Epilogue
Three Weeks Later
Sam
I feltlike I was a different person, one who lived in a different world, and in a lot of ways, I was.
I hadn’t gone back to my house, hadn’t done anything but move forward, as far and as fast as I could.
My mother was due to return to the West Coast and then fly home, so I got a hotel room and waited for her. At first, I’d been too shell-shocked to do anything. But as that shock had faded, I wondered. First, why no one had come looking for me, and why I’d heard no news of Gordon’s and Ed’s deaths.
Probably that man’s doing.
After that, I’d tried to come to terms with what had happened, wondered how I would get along with no closure, then laughed at the very idea of such a thing.
Like Adrian would one day just be a part of my past… Like I wouldn’t mourn him forever.
I would.
And during those awful days in the aftermath, I did.
Until I didn’t need to.
One bright morning, I opened my hotel room door and found him standing there.
I was almost convinced I was dreaming, but when I looked into his eyes, I had the same feeling I’d had the very first time I’d seen him.
I knew that he was real.
I pulled him into the hotel room and closed the door. And then I stood, staring, heart thundering, threatening to break out of my chest.
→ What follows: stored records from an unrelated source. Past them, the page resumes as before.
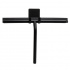 Base - Shower Squeegee with holder - Matt black Base - Shower Squeegee with holder - Matt black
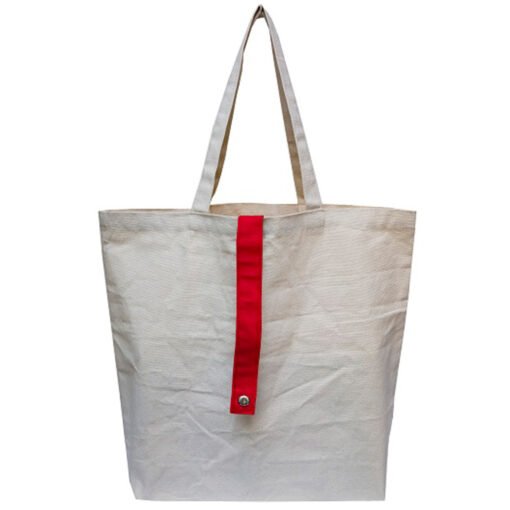 Cotton Foldable Shopping Bag (B0190)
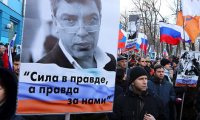 В Москве состоится марш памяти Немцова
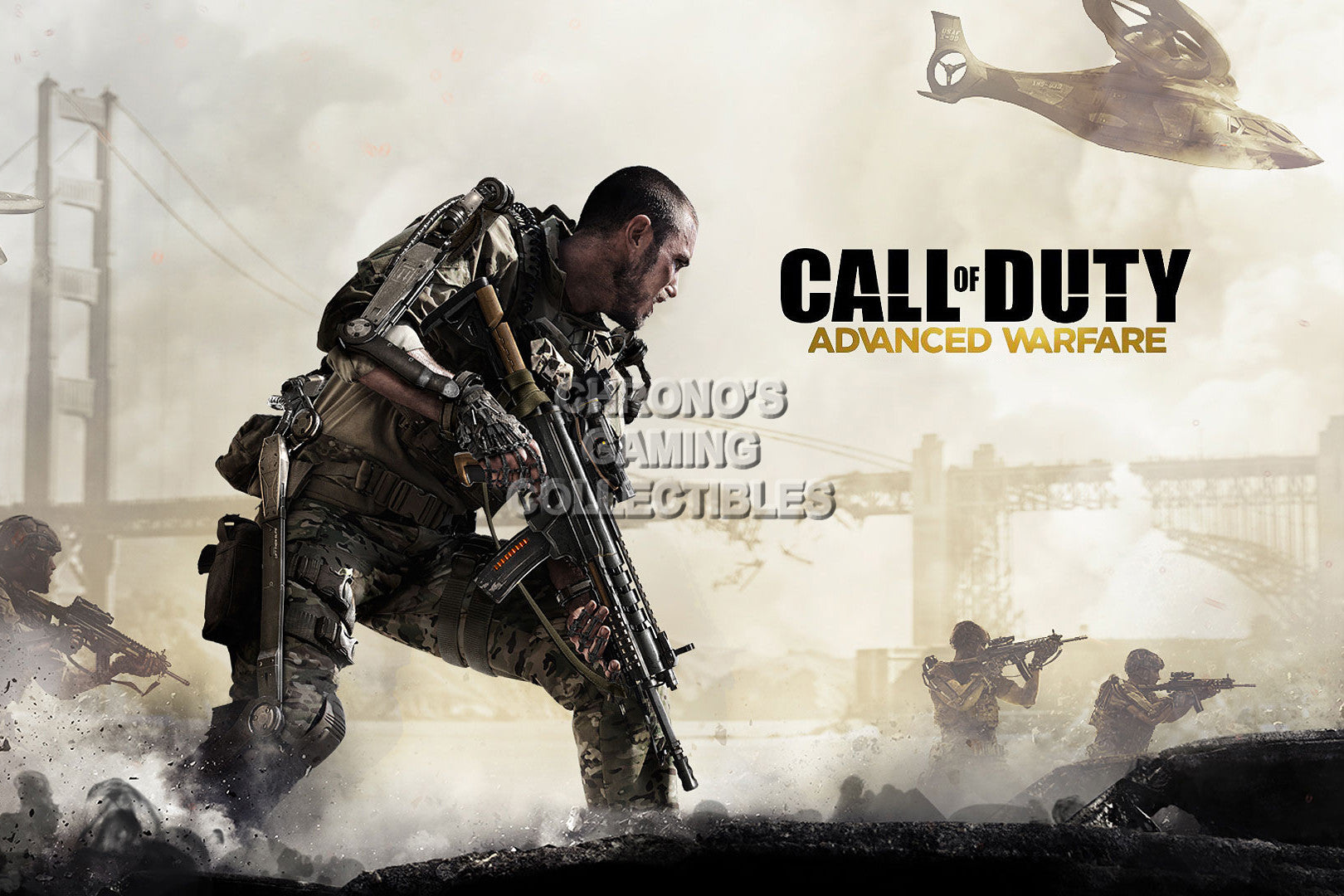 call of duty advanced warfare 360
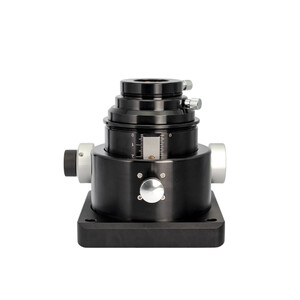 Omegon Okularauszug Pro 3'' Newton Linear R & P, Dual Speed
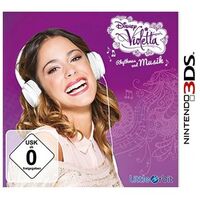 Violetta - Rhythmus & Musik (Bandai Namco), 3DS
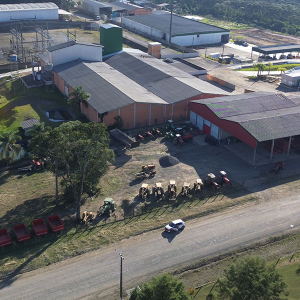 Feirão reúne tratores seminovos e implementos agrícolas com condições especiais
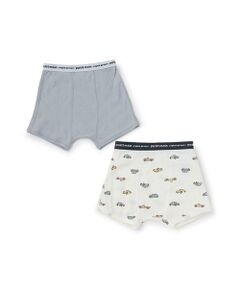 petit main / プティマイン ボクサーパンツ・ブリーフ | 【弱酸性】ボクサーパンツ2P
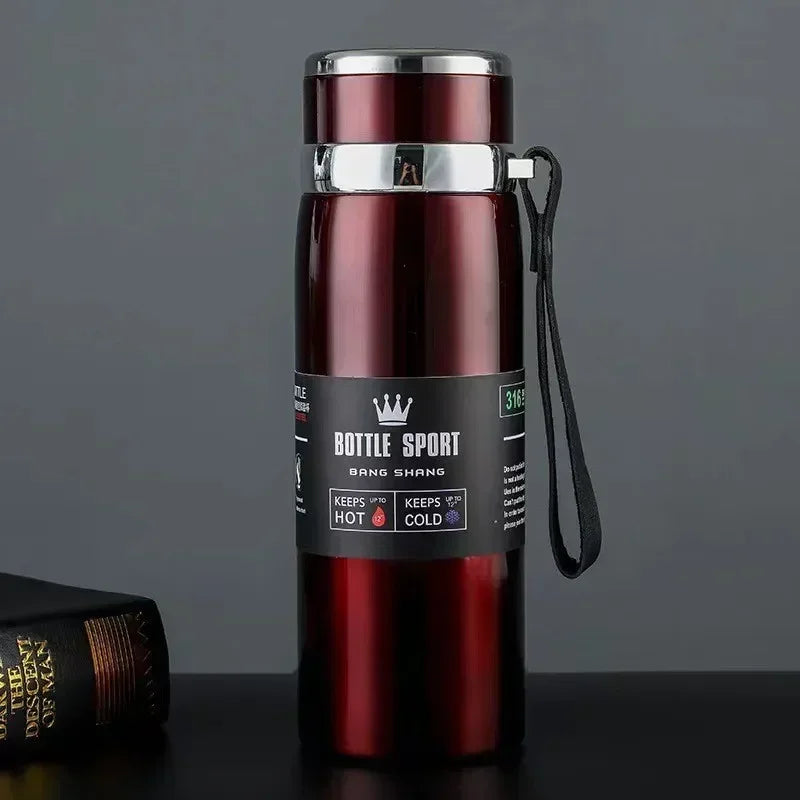 1L Thermal Bottle, Botella Térmica 1L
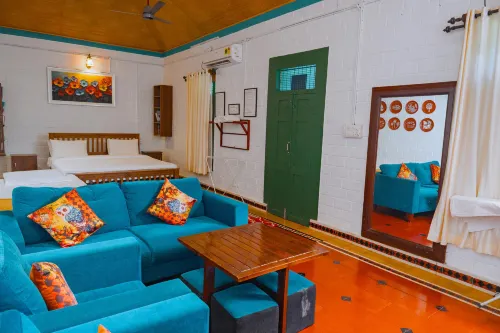 Anamala Serenity Homestays Kerala - spa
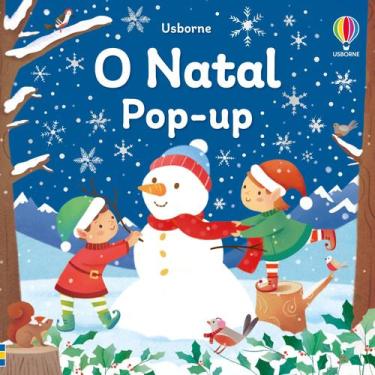 Imagem de Livro - O natal: pop-up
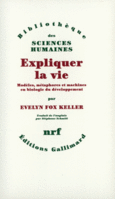 Couverture Expliquer la vie ()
I needed to do something, anything, so I followed my first instinct and slapped him as hard as I could.
My hand stung from the impact, the pain centering me somehow. And once it had, I followed my second instinct.
I wrapped my arms around him and buried my face against his chest, breathing in his scent, his warmth, my vision blurred from the tears of joy that fell so freely.
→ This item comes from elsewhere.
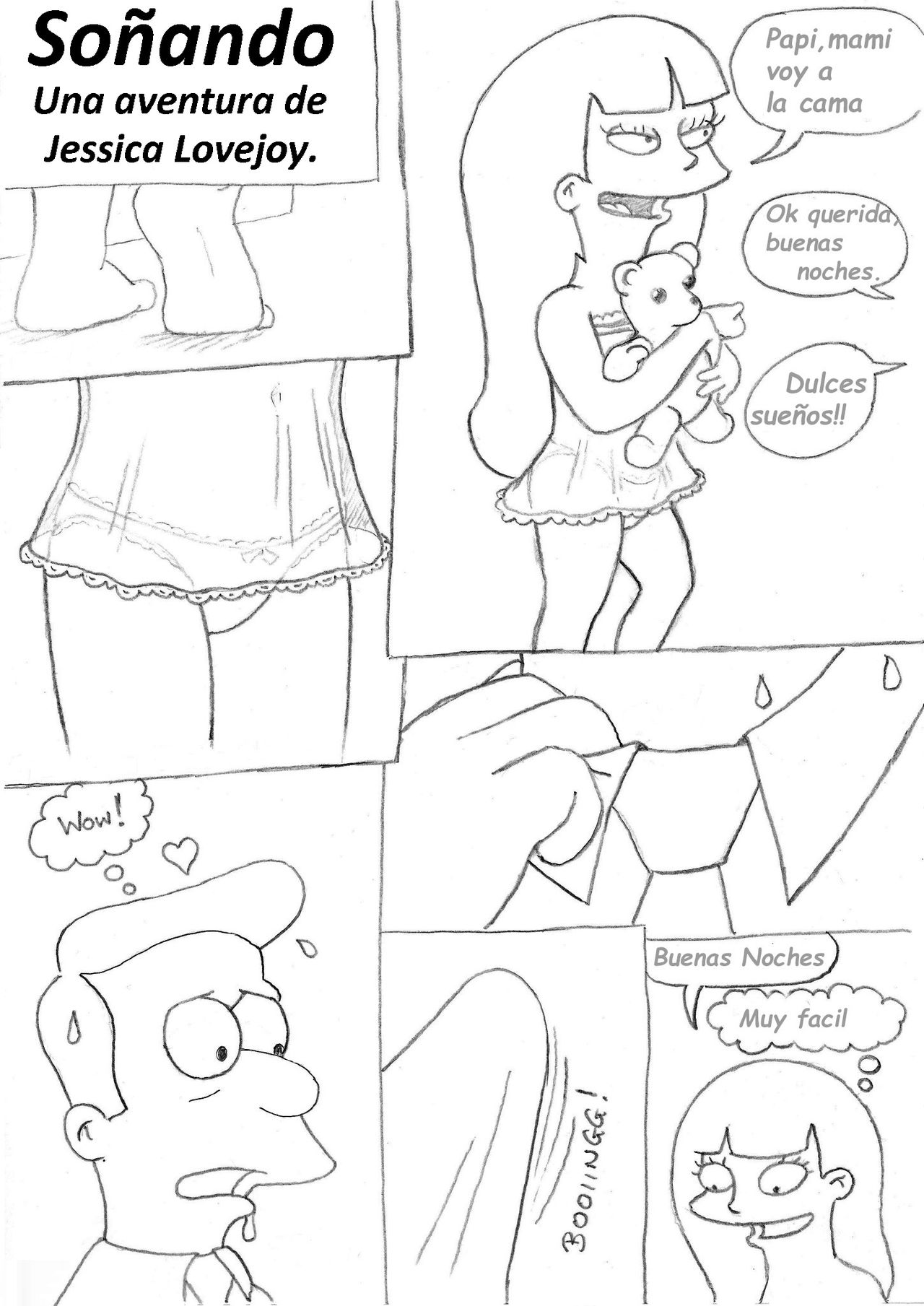 Mas de 180 comics xxx de Los \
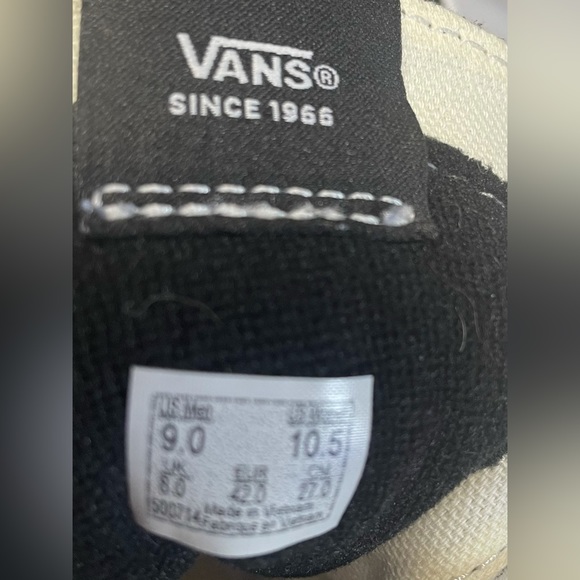 Vans Sk8Hi Flower - Picture 6 of 7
I held him for long moments and then finally broke away. “So why are you here?” I asked, trying to sound nonchalant, which was foolish and completely unnecessary after my previous display.
“I needed to say something to you,” he said.
“What?”
“I needed to tell you that I love you,” he said. “I didn’t get to say before, and I didn’t want to miss the chance.”
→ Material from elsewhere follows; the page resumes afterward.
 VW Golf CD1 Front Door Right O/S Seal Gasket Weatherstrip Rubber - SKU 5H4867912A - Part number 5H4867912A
His words made the tears flow again.
Of all the things that I regretted, the one that kept me up at night was the realization that everything I had felt, everything that I had believed, I felt had been a lie. And even though he’d done so much to keep me safe, I hadn’t heard the words.
I had now.
“I just needed to say it. That’s all,” he whispered.
“Adrian?”
“Yes?” he responded, his voice calm, patient, so much like the man I had fallen in love with.
“Tell me it wasn’t all a lie,” I said.